▶ **TEXTO PARA LEER**:
María es "la morada de Dios entre los
hombres" (Ap 21,3) Dios se da por completo a María, la colma de belleza, y
ella, que desborda Gracia divina, la entrega a la humanidad.
Bendita tú entre las mujeres.
Isabel fue la primera en decirle a
María:
"Tú eres bendita entre todas las
mujeres" (Lc 1,42)
Es bendita porque Dios la eligió con
amor eterno, porque es la madre de Dios, porque es madre y virgen,
porque es inmaculada, porque fue llevada en cuerpo y alma a la gloria celeste.
Y bendito es el fruto de tu vientre,
Jesús.
María es la viña fecunda que nos entrega el
mejor de los frutos, el alimento que sacia.
El fruto de su vientre es fruto del amor
de Dios, de la maravillosa y fecunda colaboración entre el Espíritu Santo y esa
pobre jovencita de Nazareth.

▶ **TAREA A**: Según el texto sobre María, ¿quién fue la primera en decirle que es bendita entre todas las mujeres?
▶ **TAREA B**: Copia del texto sobre María el fragmento que empieza en "Isabel fue la" y termina en "alimento que sacia.".
▶ **TAREA C**: Sigue escribiendo el texto sobre María desde donde se detiene.

(Registros guardados del conjunto de datos)
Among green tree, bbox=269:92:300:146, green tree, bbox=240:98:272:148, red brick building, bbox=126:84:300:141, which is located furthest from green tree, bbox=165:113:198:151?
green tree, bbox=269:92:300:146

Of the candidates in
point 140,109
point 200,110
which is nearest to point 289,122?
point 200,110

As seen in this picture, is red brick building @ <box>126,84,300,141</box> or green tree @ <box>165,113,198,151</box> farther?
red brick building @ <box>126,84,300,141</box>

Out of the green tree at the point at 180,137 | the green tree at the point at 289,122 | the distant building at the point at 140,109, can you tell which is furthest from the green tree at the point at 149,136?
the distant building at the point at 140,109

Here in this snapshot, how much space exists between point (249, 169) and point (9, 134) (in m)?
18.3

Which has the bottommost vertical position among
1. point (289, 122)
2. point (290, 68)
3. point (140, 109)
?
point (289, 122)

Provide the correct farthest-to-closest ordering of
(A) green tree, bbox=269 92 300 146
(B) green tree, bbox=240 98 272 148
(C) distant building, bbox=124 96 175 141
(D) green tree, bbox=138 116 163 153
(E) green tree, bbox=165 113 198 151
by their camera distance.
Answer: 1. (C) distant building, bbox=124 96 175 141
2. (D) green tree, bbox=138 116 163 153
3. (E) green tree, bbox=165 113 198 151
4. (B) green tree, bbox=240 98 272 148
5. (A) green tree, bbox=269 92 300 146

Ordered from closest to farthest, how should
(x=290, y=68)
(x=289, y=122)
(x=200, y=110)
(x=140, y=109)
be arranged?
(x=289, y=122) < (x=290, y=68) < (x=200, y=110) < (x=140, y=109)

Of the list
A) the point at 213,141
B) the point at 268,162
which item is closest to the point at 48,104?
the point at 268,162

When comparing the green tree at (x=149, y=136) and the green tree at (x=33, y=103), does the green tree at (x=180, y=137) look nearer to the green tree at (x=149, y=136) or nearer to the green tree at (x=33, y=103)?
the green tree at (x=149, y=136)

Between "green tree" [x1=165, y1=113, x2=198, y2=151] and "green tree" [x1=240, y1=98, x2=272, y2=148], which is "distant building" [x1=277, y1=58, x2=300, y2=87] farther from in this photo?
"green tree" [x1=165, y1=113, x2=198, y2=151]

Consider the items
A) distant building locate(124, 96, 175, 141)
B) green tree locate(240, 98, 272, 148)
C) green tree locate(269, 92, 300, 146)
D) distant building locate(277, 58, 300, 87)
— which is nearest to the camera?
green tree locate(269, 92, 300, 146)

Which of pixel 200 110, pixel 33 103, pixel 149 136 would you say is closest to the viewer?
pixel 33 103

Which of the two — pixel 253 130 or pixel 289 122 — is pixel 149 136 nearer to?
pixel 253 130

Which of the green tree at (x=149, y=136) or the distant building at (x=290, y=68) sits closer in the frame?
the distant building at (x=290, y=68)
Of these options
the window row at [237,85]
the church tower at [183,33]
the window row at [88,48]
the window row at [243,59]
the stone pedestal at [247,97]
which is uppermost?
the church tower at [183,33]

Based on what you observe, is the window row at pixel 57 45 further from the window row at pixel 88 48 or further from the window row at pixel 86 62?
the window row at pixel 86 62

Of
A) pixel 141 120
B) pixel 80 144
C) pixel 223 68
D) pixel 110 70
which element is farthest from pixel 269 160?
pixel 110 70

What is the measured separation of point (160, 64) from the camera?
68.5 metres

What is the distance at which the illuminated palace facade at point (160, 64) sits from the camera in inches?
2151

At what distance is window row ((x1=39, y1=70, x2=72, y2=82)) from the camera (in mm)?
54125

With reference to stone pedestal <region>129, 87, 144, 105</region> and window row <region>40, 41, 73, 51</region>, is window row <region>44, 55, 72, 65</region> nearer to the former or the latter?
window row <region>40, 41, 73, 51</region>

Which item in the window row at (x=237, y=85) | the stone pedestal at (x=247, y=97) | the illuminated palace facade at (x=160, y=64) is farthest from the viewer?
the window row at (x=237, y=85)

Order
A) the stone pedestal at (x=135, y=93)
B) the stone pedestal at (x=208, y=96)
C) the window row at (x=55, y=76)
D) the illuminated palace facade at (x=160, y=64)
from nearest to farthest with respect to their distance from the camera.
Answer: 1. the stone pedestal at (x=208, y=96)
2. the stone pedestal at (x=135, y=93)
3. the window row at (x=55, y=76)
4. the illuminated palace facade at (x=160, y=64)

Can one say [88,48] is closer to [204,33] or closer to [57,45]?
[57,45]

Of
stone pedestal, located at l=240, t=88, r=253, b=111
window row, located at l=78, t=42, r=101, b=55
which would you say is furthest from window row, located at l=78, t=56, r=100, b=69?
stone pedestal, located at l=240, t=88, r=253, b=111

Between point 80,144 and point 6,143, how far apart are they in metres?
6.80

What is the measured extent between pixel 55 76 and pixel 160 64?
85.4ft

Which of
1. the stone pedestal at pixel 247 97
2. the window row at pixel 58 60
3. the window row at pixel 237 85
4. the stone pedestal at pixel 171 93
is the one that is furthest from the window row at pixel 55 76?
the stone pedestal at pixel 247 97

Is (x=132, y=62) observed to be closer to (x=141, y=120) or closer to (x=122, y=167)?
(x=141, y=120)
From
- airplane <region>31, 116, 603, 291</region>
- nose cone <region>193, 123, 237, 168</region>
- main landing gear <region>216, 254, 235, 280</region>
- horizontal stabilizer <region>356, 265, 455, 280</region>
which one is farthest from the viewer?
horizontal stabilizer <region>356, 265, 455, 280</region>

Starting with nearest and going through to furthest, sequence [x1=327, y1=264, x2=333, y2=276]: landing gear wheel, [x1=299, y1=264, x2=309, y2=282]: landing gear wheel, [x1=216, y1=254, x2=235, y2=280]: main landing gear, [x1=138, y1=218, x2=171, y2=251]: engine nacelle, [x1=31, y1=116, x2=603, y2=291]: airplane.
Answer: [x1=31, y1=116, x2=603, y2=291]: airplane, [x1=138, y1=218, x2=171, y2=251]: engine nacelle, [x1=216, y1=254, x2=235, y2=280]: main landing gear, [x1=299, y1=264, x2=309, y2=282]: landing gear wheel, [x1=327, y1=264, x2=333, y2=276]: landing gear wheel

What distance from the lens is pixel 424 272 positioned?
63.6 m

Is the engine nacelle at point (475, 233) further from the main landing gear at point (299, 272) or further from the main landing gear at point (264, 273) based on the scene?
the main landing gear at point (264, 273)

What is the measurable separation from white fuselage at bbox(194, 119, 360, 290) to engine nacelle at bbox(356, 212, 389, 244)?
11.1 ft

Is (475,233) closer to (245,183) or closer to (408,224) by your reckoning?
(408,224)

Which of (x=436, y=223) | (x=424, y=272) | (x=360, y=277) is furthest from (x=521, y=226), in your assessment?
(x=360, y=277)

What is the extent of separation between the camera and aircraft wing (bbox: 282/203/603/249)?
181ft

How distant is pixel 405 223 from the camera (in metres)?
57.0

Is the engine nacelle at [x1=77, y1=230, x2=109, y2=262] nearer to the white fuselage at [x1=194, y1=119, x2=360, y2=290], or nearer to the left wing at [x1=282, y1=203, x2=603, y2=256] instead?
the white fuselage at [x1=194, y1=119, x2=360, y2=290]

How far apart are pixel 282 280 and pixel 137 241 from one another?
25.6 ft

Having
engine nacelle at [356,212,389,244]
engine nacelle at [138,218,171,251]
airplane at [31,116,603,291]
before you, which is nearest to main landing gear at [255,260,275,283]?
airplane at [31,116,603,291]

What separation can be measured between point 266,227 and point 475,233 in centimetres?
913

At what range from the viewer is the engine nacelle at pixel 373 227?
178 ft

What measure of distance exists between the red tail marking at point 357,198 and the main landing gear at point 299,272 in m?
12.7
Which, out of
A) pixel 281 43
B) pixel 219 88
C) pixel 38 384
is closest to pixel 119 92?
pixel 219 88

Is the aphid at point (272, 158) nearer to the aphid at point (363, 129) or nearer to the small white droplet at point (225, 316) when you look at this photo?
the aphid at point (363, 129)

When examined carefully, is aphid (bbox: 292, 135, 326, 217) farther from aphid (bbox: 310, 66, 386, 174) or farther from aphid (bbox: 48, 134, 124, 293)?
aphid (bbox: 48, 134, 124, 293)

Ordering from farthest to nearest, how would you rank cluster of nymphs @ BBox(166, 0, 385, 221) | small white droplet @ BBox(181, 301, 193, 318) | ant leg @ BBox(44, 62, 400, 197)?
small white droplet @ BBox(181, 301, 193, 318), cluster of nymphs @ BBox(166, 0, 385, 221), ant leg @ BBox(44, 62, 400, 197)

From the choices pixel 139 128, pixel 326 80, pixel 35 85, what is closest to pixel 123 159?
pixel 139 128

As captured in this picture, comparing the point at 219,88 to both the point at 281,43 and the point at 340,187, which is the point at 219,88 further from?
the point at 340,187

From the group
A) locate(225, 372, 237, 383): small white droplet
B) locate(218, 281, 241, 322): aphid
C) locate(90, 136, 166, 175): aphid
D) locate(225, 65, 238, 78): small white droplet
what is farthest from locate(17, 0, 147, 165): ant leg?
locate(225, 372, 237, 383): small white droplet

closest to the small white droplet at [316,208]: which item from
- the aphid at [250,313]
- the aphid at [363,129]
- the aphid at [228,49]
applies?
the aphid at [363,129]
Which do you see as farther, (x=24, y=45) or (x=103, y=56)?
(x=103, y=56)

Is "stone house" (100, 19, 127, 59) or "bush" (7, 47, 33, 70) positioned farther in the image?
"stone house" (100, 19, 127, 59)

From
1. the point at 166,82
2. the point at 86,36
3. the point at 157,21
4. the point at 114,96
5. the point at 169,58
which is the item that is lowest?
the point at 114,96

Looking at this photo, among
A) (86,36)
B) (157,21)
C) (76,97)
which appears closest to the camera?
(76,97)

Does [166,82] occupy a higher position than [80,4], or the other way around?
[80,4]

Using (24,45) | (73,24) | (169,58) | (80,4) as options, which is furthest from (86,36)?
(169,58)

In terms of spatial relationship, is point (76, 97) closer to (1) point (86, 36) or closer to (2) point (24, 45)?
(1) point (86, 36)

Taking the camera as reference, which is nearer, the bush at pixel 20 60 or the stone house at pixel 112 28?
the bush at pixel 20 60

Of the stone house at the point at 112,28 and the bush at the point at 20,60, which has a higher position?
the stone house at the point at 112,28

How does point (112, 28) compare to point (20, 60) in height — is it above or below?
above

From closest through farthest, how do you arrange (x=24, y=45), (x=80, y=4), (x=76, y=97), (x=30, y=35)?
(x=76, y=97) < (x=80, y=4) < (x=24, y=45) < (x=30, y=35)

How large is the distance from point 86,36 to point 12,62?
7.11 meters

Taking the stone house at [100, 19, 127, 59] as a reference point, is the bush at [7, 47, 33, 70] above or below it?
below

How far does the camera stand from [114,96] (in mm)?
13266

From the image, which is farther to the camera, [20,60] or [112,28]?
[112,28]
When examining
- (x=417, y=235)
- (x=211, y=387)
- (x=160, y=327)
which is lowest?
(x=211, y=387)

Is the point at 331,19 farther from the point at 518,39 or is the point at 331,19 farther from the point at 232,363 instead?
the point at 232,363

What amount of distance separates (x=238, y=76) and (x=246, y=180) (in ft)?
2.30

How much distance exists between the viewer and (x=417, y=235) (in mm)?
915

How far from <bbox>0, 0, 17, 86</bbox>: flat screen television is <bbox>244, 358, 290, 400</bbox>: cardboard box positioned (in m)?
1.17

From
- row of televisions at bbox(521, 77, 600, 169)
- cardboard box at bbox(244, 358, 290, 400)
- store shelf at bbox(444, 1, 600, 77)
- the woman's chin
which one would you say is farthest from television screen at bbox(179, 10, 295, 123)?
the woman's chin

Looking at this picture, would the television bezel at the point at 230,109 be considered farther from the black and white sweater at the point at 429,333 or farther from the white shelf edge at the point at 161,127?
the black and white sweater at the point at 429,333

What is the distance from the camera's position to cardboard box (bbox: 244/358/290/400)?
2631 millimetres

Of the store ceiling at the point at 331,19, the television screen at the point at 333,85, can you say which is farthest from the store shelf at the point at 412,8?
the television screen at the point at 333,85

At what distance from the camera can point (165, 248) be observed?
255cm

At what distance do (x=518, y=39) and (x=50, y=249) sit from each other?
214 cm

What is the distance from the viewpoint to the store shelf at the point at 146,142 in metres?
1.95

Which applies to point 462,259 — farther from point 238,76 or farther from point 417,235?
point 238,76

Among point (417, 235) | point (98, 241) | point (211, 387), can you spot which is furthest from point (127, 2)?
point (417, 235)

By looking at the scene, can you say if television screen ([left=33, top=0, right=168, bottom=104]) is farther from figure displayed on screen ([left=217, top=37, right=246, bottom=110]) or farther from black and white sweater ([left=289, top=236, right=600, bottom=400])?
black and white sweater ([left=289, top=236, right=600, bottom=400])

▶ **RESPUESTA FINAL A**: Isabel.

▶ **RESPUESTA FINAL B**:
Isabel fue la primera en decirle a
María:
"Tú eres bendita entre todas las
mujeres" (Lc 1,42)
Es bendita porque Dios la eligió con
amor eterno, porque es la madre de Dios, porque es madre y virgen,
porque es inmaculada, porque fue llevada en cuerpo y alma a la gloria celeste.
Y bendito es el fruto de tu vientre,
Jesús.
María es la viña fecunda que nos entrega el
mejor de los frutos, el alimento que sacia.

▶ **RESPUESTA FINAL C**:
A mí me ayuda mucho contemplar el icono
de la "Madre del signo" que nos muestra a Jesús en el vientre de
María en forma de Eucaristía:
"El pan vivo, bajado del cielo. Si
uno come de este pan, vivirá para siempre" (Juan 6, 51)
Santa María, Madre de Dios.
Comenzamos la segunda parte del
avemaría exaltando su santidad y el gran motivo de su dignidad.
La portadora de Dios es santa. Ella
creyó en la Palabra del Señor y se entregó como la esclava del Señor, y
gracias a eso el Verbo se hizo carne y habitó entre nosotros.
Como madre alimentó a Jesús, lo
protegió, lo educó. ¡Qué digna representante del género humano que le da a Dios
todo el amor que su pequeñez es capaz de dar!
Nos duele escuchar: "Y los suyos no
le recibieron" (Jn 1,11) pero María sí lo recibió y hoy nosotros,
cultivando la vida de gracia, queremos recibirlo como lo hizo ella.
Ruega por nosotros pecadores.
La maternidad espiritual de María
se extiende a todas las generaciones, a todos los hermanos de Jesús, y ella
ruega por nosotros, vela por nuestras necesidades.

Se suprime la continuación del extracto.